Korean Showdown links the tactical, operational, and strategic levels for the two Koreas, the US, and the People’s Republic of China. For the first time in an English language work, this book shows the Chinese side of this dynamic and how it interacted with the American side on all three levels.’
—William M. Donnelly, author of Under Army Orders: The Army National Guard during the Korean War
 
Dr. Gibby offers one of the best US military history studies on the Korean War by successfully examining how the US Army applied total war experience and training to a new limited war and accomplished Washington’s Cold War political goal in East Asia. A milestone in US military history research of the Korean War.
     He focuses on the US war strategy and operations of 1952, the most forgotten year of the ‘forgotten war.’ His well-researched study provides a better understanding of the military historiography of the Korean War and essential to understanding general trends in military cultures of the United States. It is highly recommended.’
—Xiaobing Li, author of A History of the Modern Chinese Army
 
‘Bryan Gibby has made a major contribution to military history with this detailed description of an often-forgotten year in an often-forgotten war. Yet this experience trying to apply coercion in a limited war 70 years ago is still very relevant to the problems of contemporary war termination.

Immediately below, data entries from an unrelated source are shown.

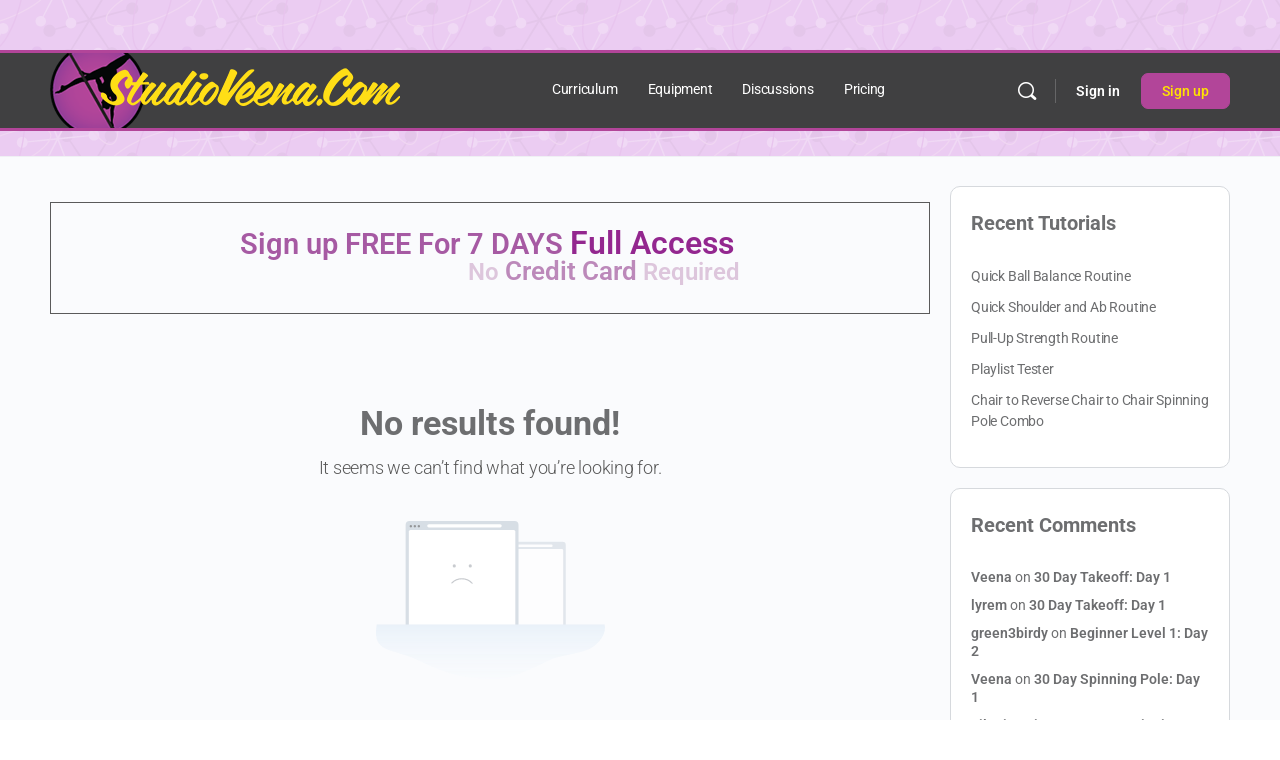

--- FILE ---
content_type: text/javascript
request_url: https://www.studioveena.com/wp-content/plugins/studioveena-custom/js/forum.js?ver=1.0.0
body_size: 49
content:
(function($) {
    'use strict';

    // Default bbp_topic_subscription checkbox to checked
    function checkTopicSubscription() {
        var $checkbox = $('#bbp_topic_subscription');
        if ($checkbox.length && !$checkbox.prop('checked')) {
            $checkbox.prop('checked', true);
        }
    }

    // Run on document ready
    $(document).ready(function() {
        checkTopicSubscription();
    });

    // Also observe for dynamically added forms (e.g., modals)
    $(document).on('DOMNodeInserted', function(e) {
        if ($(e.target).find('#bbp_topic_subscription').length || $(e.target).is('#bbp_topic_subscription')) {
            checkTopicSubscription();
        }
    });

})(jQuery);


--- FILE ---
content_type: image/svg+xml
request_url: https://www.studioveena.com/wp-content/themes/buddyboss-theme/assets/images/svg/no-results.svg
body_size: 2058
content:
<svg xmlns="http://www.w3.org/2000/svg" xmlns:xlink="http://www.w3.org/1999/xlink" width="229" height="158">
  <defs>
    <linearGradient id="b" x1="50%" x2="50%" y1="162.403%" y2="0%">
      <stop offset="0%" stop-color="#FFF" stop-opacity="0"/>
      <stop offset="100%" stop-color="#E9F1F9"/>
    </linearGradient>
    <path id="a" d="M228.555 103.462c2.672 9.847-7.195 21.604-16.336 25.05-15.392 5.802-27.294 5.343-38.175 10.492C163.059 144.201 136.806 158 121.383 158c-39.138 0-54.083-7.046-79.902-18.996C13.65 126.123-3.774 132.446.698 103.462h227.857z"/>
  </defs>
  <g fill="none" fill-rule="evenodd">
    <g fill-rule="nonzero" opacity=".7" transform="translate(99.287 20.853)">
      <path fill="#D7DEE5" d="M3.2 0h84.079a3.2 3.2 0 0 1 3.2 3.2v81.013H0V3.2A3.2 3.2 0 0 1 3.2 0z"/>
      <path fill="#FFF" d="M3.847 7.192h82.785c.707 0 1.28.573 1.28 1.28V84.01H2.567V8.472c0-.707.573-1.28 1.28-1.28z"/>
      <ellipse cx="4.171" cy="4.179" fill="#939597" rx="1" ry="1"/>
      <ellipse cx="7.379" cy="4.179" fill="#939597" rx="1" ry="1"/>
      <ellipse cx="10.588" cy="4.179" fill="#939597" rx="1" ry="1"/>
      <path fill="#FFF" d="M18.611 2.571h57.385a1.286 1.286 0 1 1 0 2.571H18.611a1.286 1.286 0 0 1 0-2.571z"/>
    </g>
    <g fill-rule="nonzero" transform="translate(29.626)">
      <path fill="#D7DEE5" d="M4 0h104.899a4 4 0 0 1 4 4v101.066H0V4a4 4 0 0 1 4-4z"/>
      <path fill="#FFF" d="M4.803 8.973h103.293a1.6 1.6 0 0 1 1.6 1.6v94.238H3.203V10.573a1.6 1.6 0 0 1 1.6-1.6z"/>
      <ellipse cx="5.205" cy="5.213" fill="#939597" rx="1.201" ry="1.203"/>
      <ellipse cx="9.208" cy="5.213" fill="#939597" rx="1.201" ry="1.203"/>
      <ellipse cx="13.212" cy="5.213" fill="#939597" rx="1.201" ry="1.203"/>
      <path fill="#FFF" d="M23.223 3.208H94.48a1.604 1.604 0 0 1 0 3.208H23.223a1.604 1.604 0 0 1 0-3.208z"/>
    </g>
    <path stroke="#C8CBCF" stroke-linecap="round" stroke-linejoin="round" stroke-width="1.2" d="M96.115 62.202a13.963 13.963 0 0 0-10.24-4.456c-3.92 0-7.465 1.613-10.008 4.211"/>
    <ellipse cx="78.269" cy="44.914" fill="#C8CBCF" fill-rule="nonzero" rx="1.601" ry="1.604"/>
    <ellipse cx="94.283" cy="44.914" fill="#C8CBCF" fill-rule="nonzero" rx="1.601" ry="1.604"/>
    <use fill="url(#b)" xlink:href="#a"/>
  </g>
</svg>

Scholars and soldiers, as well as policy makers, will profit from reading this thoughtful book.’
—Conrad C. Crane, author of American Airpower Strategy in Korea, 1950-1953
 
Bryan Gibby’s latest offering, Korean Showdown: National Policy and Military Strategy in a Limited War, 1952–1952, delivers one of the most soundly researched, comprehensive and in-depth analyses of the Korean War published to date. . . . It will become a staple reference work for students of both the Korean War and the Cold War.’
Army Magazine
 
Bryan R. Gibby is associate professor and acting deputy head of the Department of History at the United States Military Academy at West Point. A colonel in the US Army, Gibby is a combat veteran and former battalion commander. He is author of The Will to Win: American Military Advisors in Korea, 1946–1953, which was recognized with the Distinguished Writing Award by the Army Historical Foundation.